Tigridia lanzó una carcajada y se tendió sobre la hierba, extendiendo sus largas piernas morenas.
—Pues, no vas en buen camino de lograrlo —dijo entre risas.
Matoaka se dejó caer a su lado y observó los kilómetros de naturaleza que se extendían hasta llegar al reino de las estaciones. Casi podía verse, ante el ojo más atento, las divisiones que tenía cada territorio.
—Oh, no —murmuró Tigridia rompiendo la concentración de Matoaka. Miraba hacia el plano que componia su aldea, tan pequeña en comparación de los reinos que la rodeaban.

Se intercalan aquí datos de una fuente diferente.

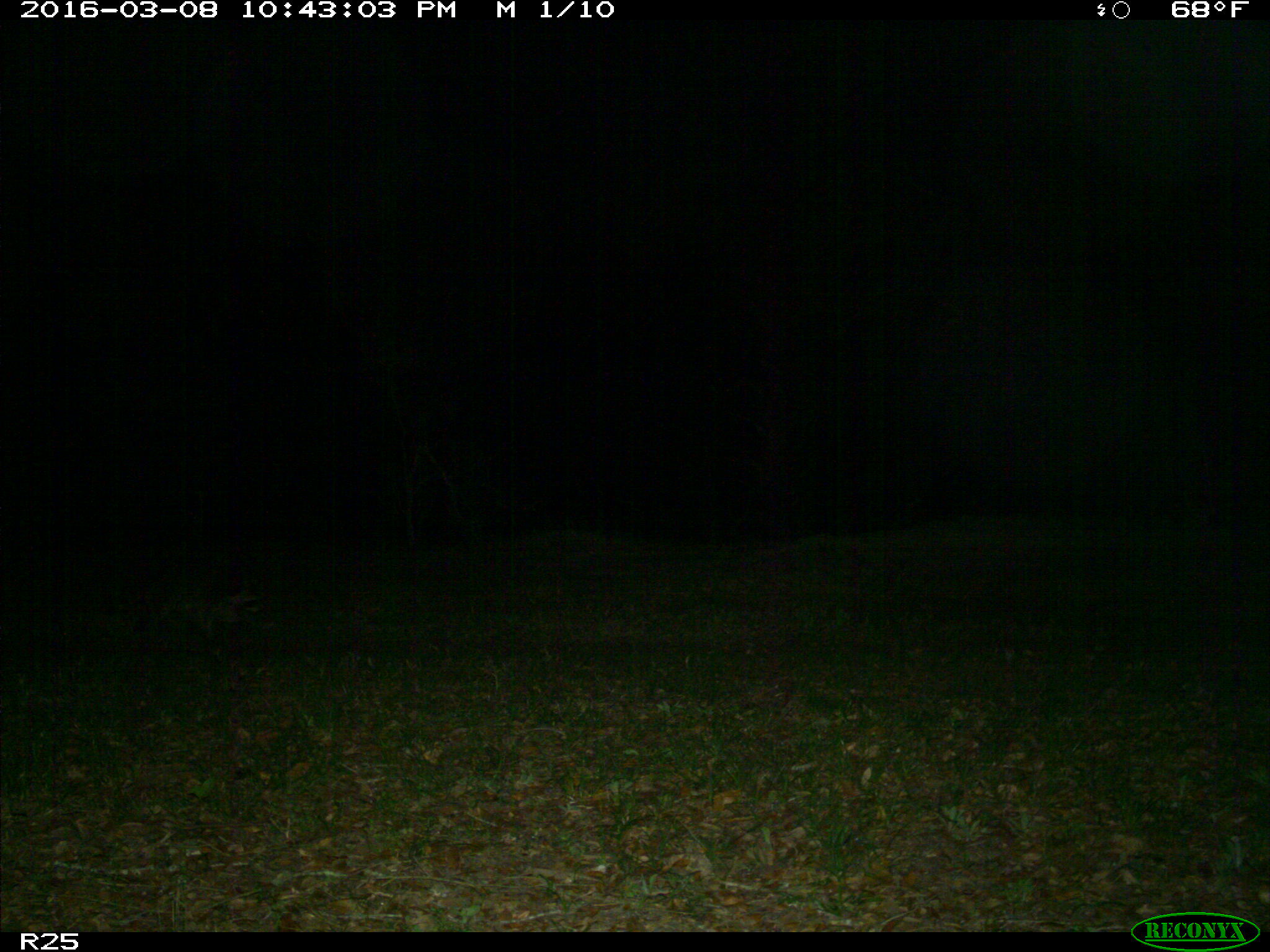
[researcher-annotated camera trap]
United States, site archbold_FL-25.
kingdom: Animalia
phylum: Chordata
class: Mammalia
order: Carnivora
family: Procyonidae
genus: Procyon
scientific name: Procyon lotor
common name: common raccoon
Procyon lotor (common raccoon).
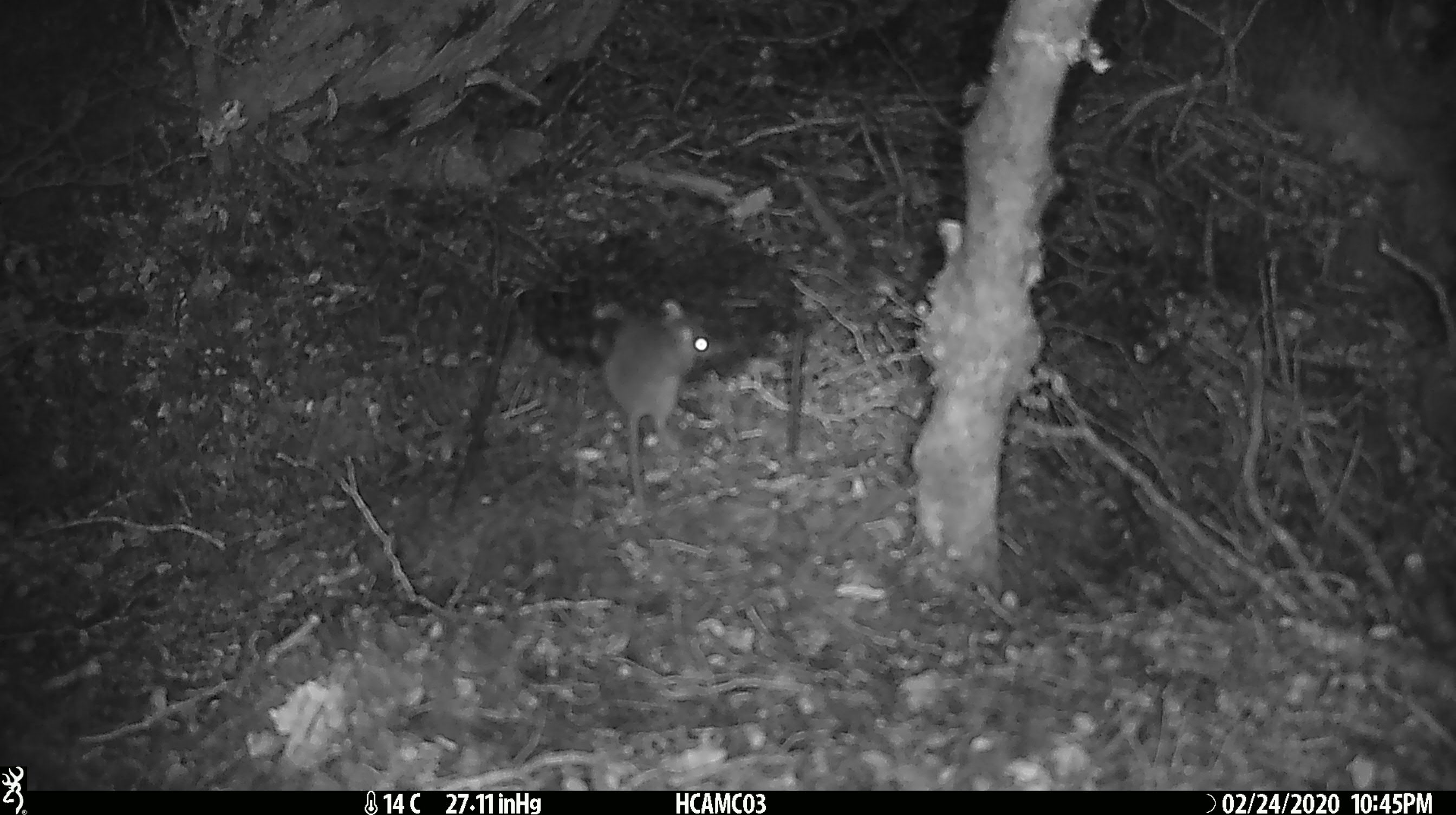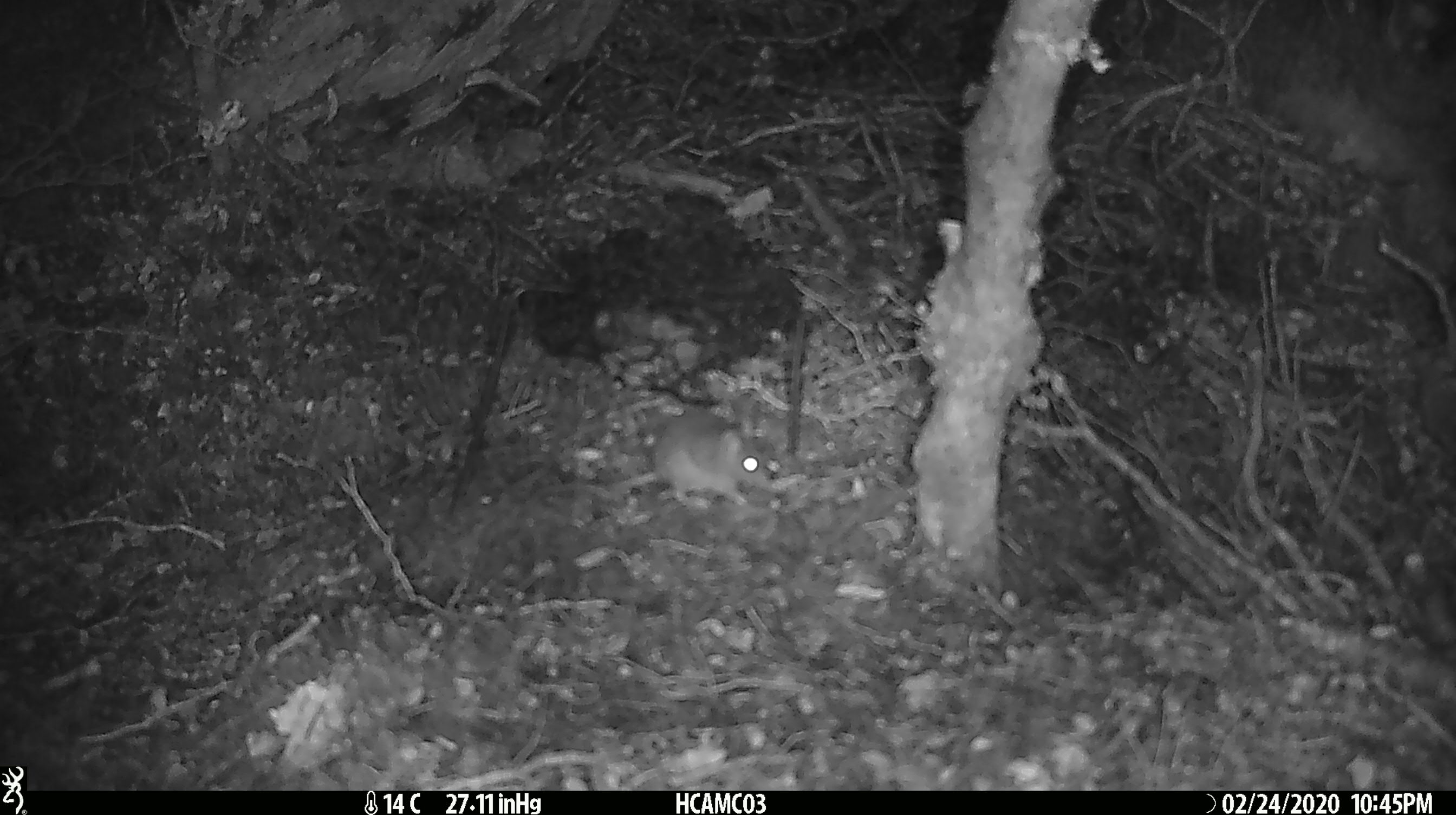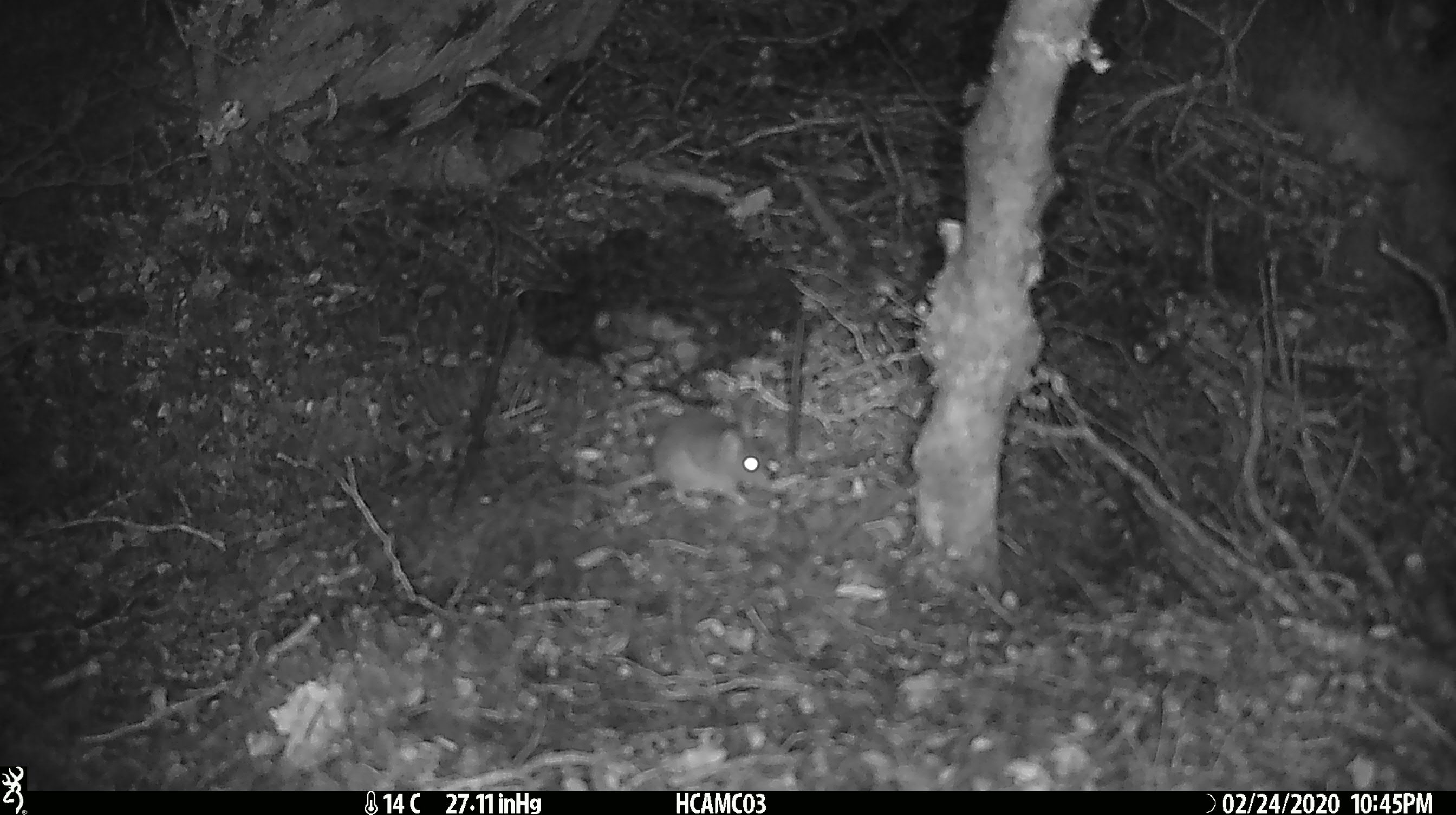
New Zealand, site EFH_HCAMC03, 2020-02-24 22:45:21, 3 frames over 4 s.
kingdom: Animalia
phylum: Chordata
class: Mammalia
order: Rodentia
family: Muridae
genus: Mus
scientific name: Mus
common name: mouse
Mouse (Mus).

Matoaka siguió sus ojos hasta toparse con lo que había causado disgusto en su hermana. Las ostentosas carrozas eran inconfundibles, provenían del reino de las hadas. La chica se puso de pie en un salto apenas las distinguió, intentando que su aguda vista le permitiera presenciar la escena. Pero estaba demasiado lejos.
—Vienen por las cosechas de bayas —informó Tigridia levantándose también del suelo.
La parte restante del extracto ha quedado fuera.